Sivas’ta bir esnaf çocuğu olarak dünyaya gelen ve üniversite çağlarında aldığı tıp eğitiminin ardından kendini geliştirmek için Amerika’ya giden Ateş, bu ülkede kaldığı süre boyunca Safi’nin isteğiyle pek çok ameliyata girmiş. Kısa sürede çabalarının karşılığını alan bu hünerli el, bugün dev bir sağlık grubunun başında bulunmasının yanısıra aort cerrahisinde kendi oluşturduğu dikiş tekniğiyle tıp litarütürüne giren bir Türk olarak da biliniyor.
***
Tarihte 93 Harbi olarak bilinen Osmanlı-Rus savaşının gerçekleştiği ve Nene Hatun'un destanlaştığı Aziziye Tabyası hırsızların mekanı olmuştu. Önce çevre aydınlatmasını sağlayan direklere uzanan kablolar, aydınlatma aparatları derken son olarak da Nene Hatun'un Ruslara karşı koymasını anlatan üç adet tunç rölyeften biri ortadan kaybolmuştu.
***
Tarihi ve kültürel değerlerimizi koruma ve sahiplenme kültürüne henüz vakıf olamadığımızdan olsa gerek Erzurum’da yaşanan bu olayın daha önce de yurdun birçok kentinde yaşandığına şahit olduk. Bu durumun örneklerini Çanakkale’de de görmek mümkün. Bir Anzak mezarlarına bakın bir de bizim şehitlerimizin mezarlarına. Bu olumsuz tablo ister istemez onlarca soru getiriyor insanın aklına: Neden devletimiz, yerel yönetimlerimiz bu kutsal alanları koruma altına almaz? Bakımını yapmaz? Müzelere, turistik alanlara çevirmez? Biz değerlerimize sahip çıkmazsak, onları korumazsak bölücülere karşı verilen savaşta milli mücadele ruhunu gelecek nesillere nasıl anlatacağız? Bunu bizler yerine kim yapacak?

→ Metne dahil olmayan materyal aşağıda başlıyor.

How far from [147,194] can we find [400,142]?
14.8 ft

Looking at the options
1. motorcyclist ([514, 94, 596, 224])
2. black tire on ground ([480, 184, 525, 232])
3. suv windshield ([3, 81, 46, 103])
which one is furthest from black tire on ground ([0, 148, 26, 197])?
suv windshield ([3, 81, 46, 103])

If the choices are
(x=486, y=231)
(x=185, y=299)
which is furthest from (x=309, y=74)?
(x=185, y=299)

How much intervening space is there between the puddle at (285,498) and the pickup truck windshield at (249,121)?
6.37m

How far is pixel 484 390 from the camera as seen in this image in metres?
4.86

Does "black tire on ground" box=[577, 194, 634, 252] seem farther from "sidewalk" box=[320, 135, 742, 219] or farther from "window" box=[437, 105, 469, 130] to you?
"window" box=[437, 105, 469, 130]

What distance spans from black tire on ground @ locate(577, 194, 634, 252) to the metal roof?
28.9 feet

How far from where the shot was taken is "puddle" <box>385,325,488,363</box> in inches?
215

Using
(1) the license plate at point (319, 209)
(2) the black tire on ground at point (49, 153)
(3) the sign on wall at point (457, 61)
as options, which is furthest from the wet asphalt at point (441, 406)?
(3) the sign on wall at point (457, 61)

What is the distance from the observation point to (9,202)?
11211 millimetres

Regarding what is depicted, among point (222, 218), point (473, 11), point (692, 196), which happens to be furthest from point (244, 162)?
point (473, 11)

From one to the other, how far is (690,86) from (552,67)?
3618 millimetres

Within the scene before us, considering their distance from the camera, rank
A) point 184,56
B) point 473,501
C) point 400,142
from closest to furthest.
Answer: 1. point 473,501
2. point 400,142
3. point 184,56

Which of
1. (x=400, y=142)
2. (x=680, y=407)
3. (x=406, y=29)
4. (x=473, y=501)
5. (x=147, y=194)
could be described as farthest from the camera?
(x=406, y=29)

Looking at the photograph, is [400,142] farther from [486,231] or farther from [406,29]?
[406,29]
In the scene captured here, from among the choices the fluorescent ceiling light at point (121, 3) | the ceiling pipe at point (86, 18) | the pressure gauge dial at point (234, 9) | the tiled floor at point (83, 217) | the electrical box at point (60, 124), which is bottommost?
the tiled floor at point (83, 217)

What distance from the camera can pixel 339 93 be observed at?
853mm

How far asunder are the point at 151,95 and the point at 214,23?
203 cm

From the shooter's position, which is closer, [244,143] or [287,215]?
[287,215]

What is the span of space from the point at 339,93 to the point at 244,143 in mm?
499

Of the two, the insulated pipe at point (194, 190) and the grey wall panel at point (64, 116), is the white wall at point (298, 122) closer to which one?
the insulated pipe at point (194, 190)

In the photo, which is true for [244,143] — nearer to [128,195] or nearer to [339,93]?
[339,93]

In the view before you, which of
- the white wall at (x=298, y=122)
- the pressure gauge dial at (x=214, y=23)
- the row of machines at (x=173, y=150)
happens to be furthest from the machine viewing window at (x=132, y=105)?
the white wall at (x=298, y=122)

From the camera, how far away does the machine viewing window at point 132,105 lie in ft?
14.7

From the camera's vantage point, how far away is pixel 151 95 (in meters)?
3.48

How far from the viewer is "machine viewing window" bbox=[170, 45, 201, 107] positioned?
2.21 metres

Unutulmamalı ki milli duygular ve değerler bir ülkenin kalbidir. Kalp atmazsa Mehmetlerin, Ahmetlerin çabaları hiçbir işe yaramaz.
Dip not
Geçmişte Erzurum’da evlerin üzerini örtecek kadar kar yağdığından bazı aileler iletişimlerini koparmamak için sokakların da üzerini örtermiş. Yakın zamanda bir işletmeci yaratıcı bir girişimcilik örneği sergileyerek bu durumdaki 11 evi satın alıp birleştirmiş ve otantik, dev bir restorana dönüştürmüş. Erzuruma giderseniz, iç içe geçmiş evler içinde kurulmuş ve adeta müzeyi andıran bu mekanı mutlaka görün derim. Yemeklerini de çok seveceğinize eminim.